Het e i n d e ! . . Hoe zal ons einde wezen? Waartoe dient toch de strijd des geloofs? Immers, zooals onze Catechismus zegt, opdat wij in den geestelijken strijd, als wij dien kennen, in dien strijd, waarin onze doodvijanden, de duivel, de wereld en ons eigen vleesch, niet ophouden ons aan te vechten, — opdat wij in dezen strijd niet onderliggen, maar altijd sterken wederstand doen, totdat wij eindelijk ten eenenmale de overhand behouden. Wij zien dus, ook daar luidt het: „eindelijk". En wederom zegt de Schrift: „Wie volharden zal ten einde toe, die zal zalig worden". En wederom was het een waar woord, hetwelk eens Achab den overmoedigen koning van Syrië liet boodschappen : „Die zich aangordt", nml. tot den strijd, „beroeme zich niet, als die zich losmaakt".
Het is maar geen woord om met de lippen na te spreken, dat woord van roem in God, 'twelk wij van David hooren; wij moeten het ook verkregen hebben, gelijk David het verkregen heeft door het geloof, door een waar geloof.
Wie onzer let dan op het einde ? Wie onzer kent den waren geestelijken strijd, waarin het gaat om het geloof, om het blijven in het geloof en vertrouwen op God en Zijn Woord, opdat wij het geloof behouden en kinderen Gods mogen zijn door 's Heeren genade, en als kinderen Gods ook in onzen staat mogen bevestigd worden? Menigeen heeft een geloof en heeft een zeker begin gemaakt in eenige godsdienstigheid, menigeen heeft een geloof, waarbij hij in het geheel geenen nood en aanvechting des duivels kent en bekommert zich niet om zijn geweld, hoewel het te vreezen is, dat de duivel hem geheel en al regeert en leidt. Menigeen heeft een geloof, waarbij hij gansch niet meer bevreesd is voor de wereld, maar het is te vreezen, dat hij niet ziet, hoe hij de wereld liefheeft en hoe hij in zijn schijnbaar geloof toch de wereld op het oog heeft. Menigeen meent te gelooven, en heeft er geen oog voor, hoe vleesch en bloed hem omleiden in menigerlei wellusten, of kent geenen strijd tegen vleesch en bloed, als hij slechts geen dronkaard, geen dief of hoereerder is. Wie heeft er oog voor, hoe de duivel in het Paradijs vleesch en bloed heeft gestreeld, door den armen meDsch te laten opgaan in aanmatiging en zelfverheffing, alsof hij Gode gelijk zou kunnen zijn?

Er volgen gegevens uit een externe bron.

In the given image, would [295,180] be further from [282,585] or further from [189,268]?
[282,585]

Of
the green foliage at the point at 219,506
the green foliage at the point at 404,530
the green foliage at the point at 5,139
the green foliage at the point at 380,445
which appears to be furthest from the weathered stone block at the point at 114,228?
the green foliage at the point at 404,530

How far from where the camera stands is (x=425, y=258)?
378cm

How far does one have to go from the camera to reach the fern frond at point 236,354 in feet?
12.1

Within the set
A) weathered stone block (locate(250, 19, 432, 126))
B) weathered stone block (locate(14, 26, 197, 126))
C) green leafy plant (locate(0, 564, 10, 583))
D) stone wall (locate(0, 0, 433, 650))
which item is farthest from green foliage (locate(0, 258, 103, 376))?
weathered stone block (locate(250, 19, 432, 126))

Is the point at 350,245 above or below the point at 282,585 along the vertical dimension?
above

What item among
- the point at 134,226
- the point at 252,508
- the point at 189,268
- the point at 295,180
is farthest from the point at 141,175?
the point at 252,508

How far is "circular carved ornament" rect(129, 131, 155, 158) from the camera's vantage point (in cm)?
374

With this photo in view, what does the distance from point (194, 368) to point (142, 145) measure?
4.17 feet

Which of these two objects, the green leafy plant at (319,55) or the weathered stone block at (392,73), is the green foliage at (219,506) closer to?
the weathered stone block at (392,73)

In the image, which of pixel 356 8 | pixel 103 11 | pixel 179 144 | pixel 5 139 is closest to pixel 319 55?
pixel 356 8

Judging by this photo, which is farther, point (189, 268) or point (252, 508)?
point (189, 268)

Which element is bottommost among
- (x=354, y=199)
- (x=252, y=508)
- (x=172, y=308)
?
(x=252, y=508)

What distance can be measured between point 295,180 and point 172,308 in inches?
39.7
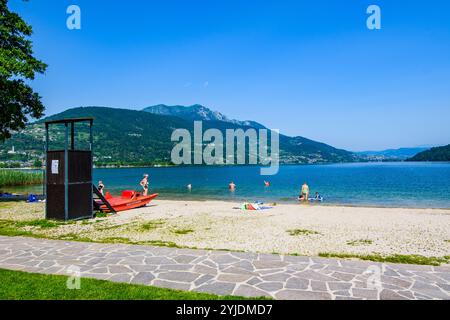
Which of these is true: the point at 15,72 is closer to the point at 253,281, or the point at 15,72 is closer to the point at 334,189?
the point at 253,281

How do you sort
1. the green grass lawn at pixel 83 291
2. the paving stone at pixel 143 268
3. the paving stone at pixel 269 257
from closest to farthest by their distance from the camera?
the green grass lawn at pixel 83 291 → the paving stone at pixel 143 268 → the paving stone at pixel 269 257

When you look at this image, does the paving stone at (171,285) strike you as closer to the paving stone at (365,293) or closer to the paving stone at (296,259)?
the paving stone at (296,259)

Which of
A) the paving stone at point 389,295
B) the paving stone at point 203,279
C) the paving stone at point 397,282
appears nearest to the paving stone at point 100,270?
the paving stone at point 203,279

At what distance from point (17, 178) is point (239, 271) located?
1985 inches

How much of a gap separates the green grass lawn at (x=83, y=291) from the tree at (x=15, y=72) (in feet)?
47.2

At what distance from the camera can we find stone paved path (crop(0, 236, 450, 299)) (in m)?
5.52

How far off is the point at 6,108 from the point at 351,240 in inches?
832

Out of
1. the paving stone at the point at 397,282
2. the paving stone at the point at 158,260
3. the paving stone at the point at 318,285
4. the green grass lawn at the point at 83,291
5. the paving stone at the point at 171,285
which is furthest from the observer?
the paving stone at the point at 158,260

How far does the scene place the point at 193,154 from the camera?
635 ft

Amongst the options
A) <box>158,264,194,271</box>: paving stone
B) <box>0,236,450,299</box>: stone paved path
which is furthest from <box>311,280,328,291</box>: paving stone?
<box>158,264,194,271</box>: paving stone

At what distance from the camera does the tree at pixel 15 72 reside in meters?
17.0
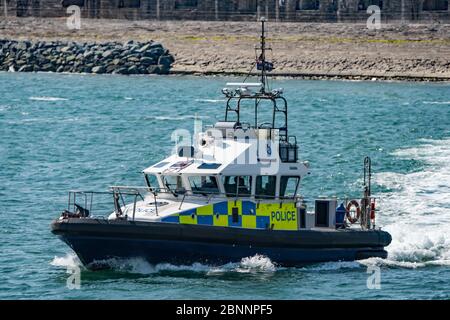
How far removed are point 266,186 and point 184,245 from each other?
2.28 metres

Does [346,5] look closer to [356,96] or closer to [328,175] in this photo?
[356,96]

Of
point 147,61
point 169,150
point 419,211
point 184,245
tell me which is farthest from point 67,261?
point 147,61

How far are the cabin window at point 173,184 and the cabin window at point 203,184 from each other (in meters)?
0.24

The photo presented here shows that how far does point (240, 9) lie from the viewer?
89.1 metres

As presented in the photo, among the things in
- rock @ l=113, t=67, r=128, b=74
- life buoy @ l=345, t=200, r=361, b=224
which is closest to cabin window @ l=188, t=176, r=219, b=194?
life buoy @ l=345, t=200, r=361, b=224

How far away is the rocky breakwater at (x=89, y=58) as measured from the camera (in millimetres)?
77938

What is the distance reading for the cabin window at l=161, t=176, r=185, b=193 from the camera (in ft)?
88.8

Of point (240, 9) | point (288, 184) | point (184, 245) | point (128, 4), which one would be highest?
point (128, 4)

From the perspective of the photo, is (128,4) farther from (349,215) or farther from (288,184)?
(288,184)

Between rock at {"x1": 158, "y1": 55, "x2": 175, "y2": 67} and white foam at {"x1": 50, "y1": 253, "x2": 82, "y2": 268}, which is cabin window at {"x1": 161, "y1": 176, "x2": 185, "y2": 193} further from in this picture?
rock at {"x1": 158, "y1": 55, "x2": 175, "y2": 67}

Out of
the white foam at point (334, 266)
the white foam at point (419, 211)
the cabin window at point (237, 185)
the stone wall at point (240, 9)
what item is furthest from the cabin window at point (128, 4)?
the white foam at point (334, 266)
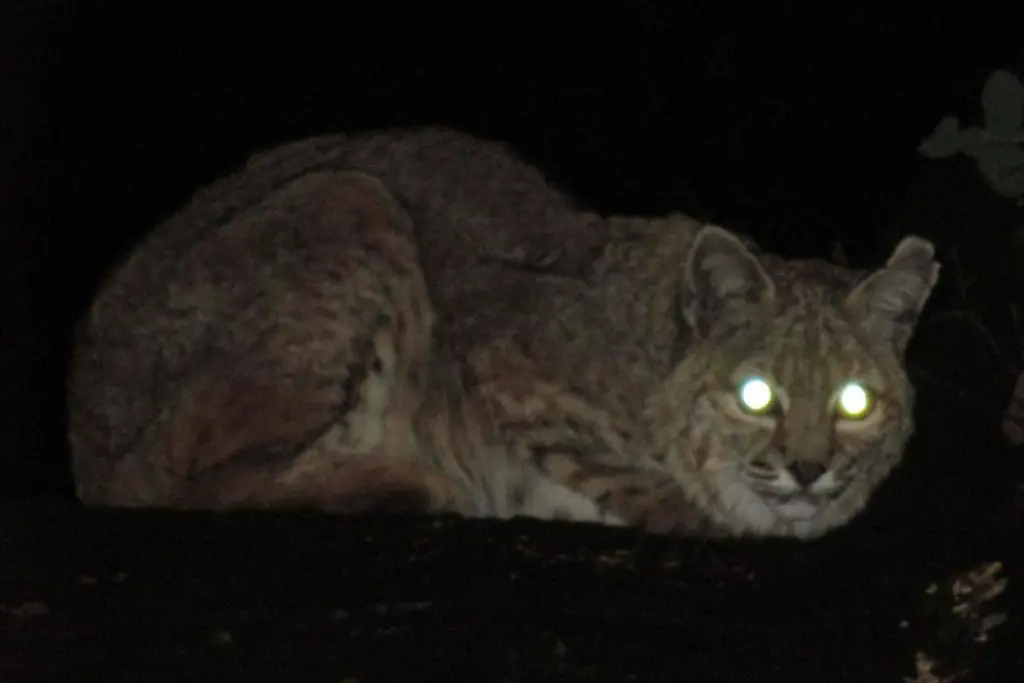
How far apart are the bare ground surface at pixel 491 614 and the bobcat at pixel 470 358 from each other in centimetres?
25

Dat is toch de grootste aanvechting van vleesch en bloed —: ons te brengen tot aanmatiging en zelfvertrouwen, zonder bij God alleen de vervulling Zijner beloften te zoeken. En daarom zal liet einde van menigeen zoo geheel anders zjjn dan van David, zooals deze zich aan den avond zijns levens in God beroemen mocht.
Wie dan aan het einde zulk eenen zaligen roem in God begeert, die moge door den Heiligen Geest gelooven, gelijk David heeft geloofd!
Wat is dan wel het geloof van eenen David geweest? Laat ons eenen enkelen greep uit zijn leven doen! Allereerst mogen wij dan wel zeggen : Davids geloof was het geloof van eenen hulpelooze, van een, die zichzelven niet redden kan en in zijne hulpeloosheid hoopt op God naar Zijn Woord en belofte. Menigeen kan altoos zichzelven redden en doorhelpen door allerlei bezwaren henen met zijne wijsheid en kracht, en kent geenen nood, die waarlijk nood is. Het ging David van jongs af anders. Reeds als jongeling stond hij tegenover eenen beer en eenen leeuw, als hij de kudde hoedde, en hij weet later zeer wel tot Saul te zeggen, dat het de Heere is, Die hem van het boos gedierte had gered. — Wij zijn te beklagen, wanneer wij zoo sterk en wijs zijn, dat wij altoos ons zelf redden kunnen, maar, is het ook vreeselijk, in nooden te komen, waaruit wij ons zelf niet kunnen redden, gezegend zij elke nood, die ons leert als hulpeloozen hulp en redding te zoeken bjj God en Zijn Woord, met gebeden en smeekingen te gaan tot Zijnen troon. Die dan geholpen wordt, hij leert bij ervaring, hoe de Heere een Redder is en Zijn Woord getrouw! Hoe dieper men nederlag, hoe hooger men werd opgericht.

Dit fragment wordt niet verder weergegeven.